Start simple, and extract when necessary.
info_ailacs@reddit (OP)
I've heard a lot of this. At first within application then they scale out
dariusbiggs@reddit
OIDC with OAuth2 using Auth0, trivial to do, and i don't have to deal with keeping the auth platform secure and up to date so we can focus on the business product instead.
daReallG@reddit
BetterAuth is good
Dry-Hamster-5358@reddit
For most apps, keeping auth inside the main app is totally fine basic setup is usually sessions or JWT + password hashing plus maybe OAuth (google etc) microservice auth only makes sense when you’re at scale or have multiple services sharing the same auth system
otherwise it just adds complexity a lot of people also use providers like auth0, clerk, firebase to skip the headache depends on your needs, but simple > overengineered in most cases.
Ok_Assistant_2155@reddit
For side projects: Firebase Auth or Supabase Auth. It's free, handles OAuth providers, and I don't want to build password resets from scratch. For work: custom JWT with refresh tokens because compliance.
AintNoGodsUpHere@reddit
Keycloak is the goat.
Others are problematic if you're small or medium and trying to cut costs. I find that keycloak configuration is easy enough to be done once and never again.
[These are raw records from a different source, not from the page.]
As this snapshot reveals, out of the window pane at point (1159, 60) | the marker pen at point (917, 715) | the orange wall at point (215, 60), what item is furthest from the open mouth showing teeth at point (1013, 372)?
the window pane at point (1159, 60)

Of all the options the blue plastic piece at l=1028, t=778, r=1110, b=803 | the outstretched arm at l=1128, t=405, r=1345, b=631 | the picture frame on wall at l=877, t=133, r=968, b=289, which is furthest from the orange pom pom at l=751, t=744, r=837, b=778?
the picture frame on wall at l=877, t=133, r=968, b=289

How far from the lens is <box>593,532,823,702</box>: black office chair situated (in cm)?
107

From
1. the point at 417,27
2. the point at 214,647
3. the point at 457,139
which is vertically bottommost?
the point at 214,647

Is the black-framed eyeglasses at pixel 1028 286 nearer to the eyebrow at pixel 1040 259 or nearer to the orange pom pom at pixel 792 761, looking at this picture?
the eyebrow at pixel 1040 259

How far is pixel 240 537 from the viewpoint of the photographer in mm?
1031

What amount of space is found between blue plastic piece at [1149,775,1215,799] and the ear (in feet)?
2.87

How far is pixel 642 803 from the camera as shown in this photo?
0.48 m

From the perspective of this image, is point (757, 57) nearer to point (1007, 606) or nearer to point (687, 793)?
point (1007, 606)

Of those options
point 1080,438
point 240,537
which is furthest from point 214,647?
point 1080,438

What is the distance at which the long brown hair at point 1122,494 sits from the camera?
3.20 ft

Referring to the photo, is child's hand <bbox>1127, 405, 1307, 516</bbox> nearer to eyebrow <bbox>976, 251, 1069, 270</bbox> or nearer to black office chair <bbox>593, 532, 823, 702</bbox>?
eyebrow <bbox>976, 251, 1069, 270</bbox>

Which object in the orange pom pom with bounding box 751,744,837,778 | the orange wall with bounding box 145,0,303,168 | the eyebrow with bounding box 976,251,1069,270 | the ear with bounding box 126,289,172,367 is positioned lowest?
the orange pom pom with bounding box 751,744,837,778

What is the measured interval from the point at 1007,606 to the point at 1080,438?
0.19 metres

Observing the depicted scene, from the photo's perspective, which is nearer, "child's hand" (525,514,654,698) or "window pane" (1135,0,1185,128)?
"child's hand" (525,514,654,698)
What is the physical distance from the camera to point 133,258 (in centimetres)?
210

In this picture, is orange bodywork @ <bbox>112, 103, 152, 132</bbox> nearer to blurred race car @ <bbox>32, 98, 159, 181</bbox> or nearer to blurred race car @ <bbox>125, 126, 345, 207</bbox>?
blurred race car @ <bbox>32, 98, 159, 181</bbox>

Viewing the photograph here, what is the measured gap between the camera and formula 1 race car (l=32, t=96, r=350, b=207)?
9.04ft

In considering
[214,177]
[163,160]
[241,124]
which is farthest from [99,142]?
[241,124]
Either-Signature-726@reddit
You can use OAuth 2.0 like the others mentioned, especially for larger projects. I personally used Facebook and Google OAuth in one of my projects, both are free to set up, you just need a developer account with each platform and the relevant libraries installed.
For smaller personal projects though, Firebase works as well. Alternatively, you can go with a free database service, set up your user tables, build a registration frontend, and handle credential checks through a mailing system(For example, you can use PHPMailer if you are using php, it is free and you need to install its libraries as well.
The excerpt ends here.